There are multiple TQM models in use today. Each is well recognized and focuses on different criteria.

  • The Deming Model, created by Edward Demming, recognizes 14 points of quality management to increase quality and productivity.
  • Toyota’s Principles focus on 14 lean management principles and its two pillars, continuous improvement and respect for people to achieve quality excellence and lean production.
  • Malcolm Baldrige’s criteria for performance excellence is a framework that uses criteria in seven categories to improve overall business performance.
  • The European Foundation for Quality Management (EFQM) is used as a management system to encourage discipline in organizational self-assessment. There are non-fixed fundamental concepts that underpin the EFQM model.
  • ISO quality management standards specify requirements for a quality management system under specific scenarios. Standards are generic and are intended to apply to any organization.

Implementing TQM

While implementing TQM can take on different meanings and steps in various organizations and industries, some basic processes can be followed. 

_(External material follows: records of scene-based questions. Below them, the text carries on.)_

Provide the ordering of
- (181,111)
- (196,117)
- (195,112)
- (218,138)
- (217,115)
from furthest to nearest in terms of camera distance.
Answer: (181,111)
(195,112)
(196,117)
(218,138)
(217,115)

  • Executive management teams are educated about TQM, its strategies and commit to its adoption. 
  • The current organizational culture is analyzed and documented. This includes customer satisfaction and quality management systems.
  • Core values and principles are identified and communicated.
  • A TQM plan is developed.
  • Priorities are determined and aligned with customer demands.
  • Critical processes are mapped out to meet customer needs.
  • Process improvement teams are formed.
  • A rewards and recognition process is established.
  • A committee is formed and oversees and manages all TQM initiatives.
  • Function-level leaders assist in the overall planning, training, coaching, or other methods.
  • Process management and standardization are executed.
  • Progress is evaluated, and the plan is revised as needed.
  • Constant feedback is provided and used to make adjustments.